AllToAll — Transpose Across GPUs¶
Each GPU sends different data to each other GPU. Used in Mixture of Experts (MoE) routing.
Before:
GPU0 sends: [to_GPU0, to_GPU1, to_GPU2, to_GPU3]
GPU1 sends: [to_GPU0, to_GPU1, to_GPU2, to_GPU3]
...
After AllToAll:
GPU0 receives: [GPU0→GPU0, GPU1→GPU0, GPU2→GPU0, GPU3→GPU0]
GPU1 receives: [GPU0→GPU1, GPU1→GPU1, GPU2→GPU1, GPU3→GPU1]
...
When it's called: Expert routing in MoE models (Mixtral, GPT-MoE) — tokens are sent to their assigned expert GPU.
3. NCCL Data Types¶
NCCL supports all standard ML data types:
| NCCL Type | PyTorch Equivalent | Size |
|---|---|---|
ncclFloat32 |
torch.float32 |
4 bytes |
ncclFloat16 |
torch.float16 |
2 bytes |
ncclBfloat16 |
torch.bfloat16 |
2 bytes |
ncclInt32 |
torch.int32 |
4 bytes |
ncclInt64 |
torch.int64 |
8 bytes |
ncclFloat64 |
torch.float64 |
8 bytes |
BF16 and FP16 are the most common in AI training — they halve bandwidth requirements compared to FP32.
4. NCCL Communicators¶
A communicator is a group of GPUs that participate in a collective operation together.

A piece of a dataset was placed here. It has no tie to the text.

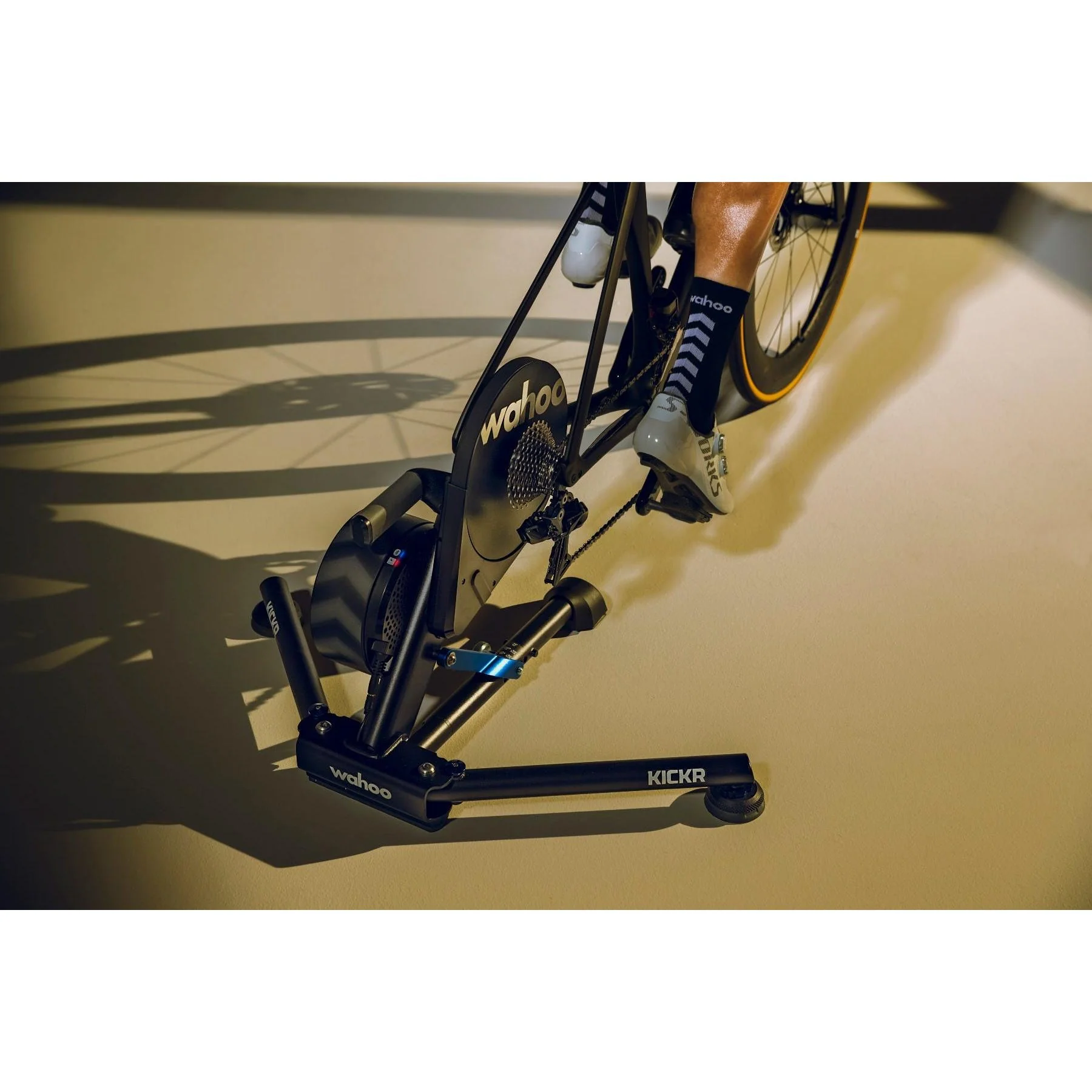Wahoo KICKR V5 Smart Trainer - Image 7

import torch.distributed as dist
# Default communicator: all GPUs in the job
dist.init_process_group(backend="nccl", world_size=8, rank=rank)
# Custom communicator: subset of GPUs (e.g., for tensor parallelism)
tp_ranks = [0, 1, 2, 3] # first 4 GPUs form one tensor-parallel group
dp_ranks = [0, 4] # GPUs 0 and 4 form a data-parallel pair
tp_group = dist.new_group(ranks=tp_ranks)
dp_group = dist.new_group(ranks=dp_ranks)
# Now you can communicate within each group separately
dist.all_reduce(tensor, group=tp_group) # only among GPU 0,1,2,3
dist.all_reduce(tensor, group=dp_group) # only between GPU 0 and 4
This is how Megatron-LM runs TP, PP, and DP in parallel — each uses a different NCCL communicator.
5. Synchronous vs Asynchronous Operations¶
# Synchronous (blocking): waits for operation to complete
dist.all_reduce(tensor) # returns only when all GPUs have the result
# Asynchronous (non-blocking): returns immediately, operation runs in background
handle = dist.all_reduce(tensor, async_op=True)
# Do other work while AllReduce runs:
other_computation()
# Wait for AllReduce to complete before using the result
handle.wait()
Async operations are critical for overlapping compute and communication — a 30–60% training speedup in well-tuned systems.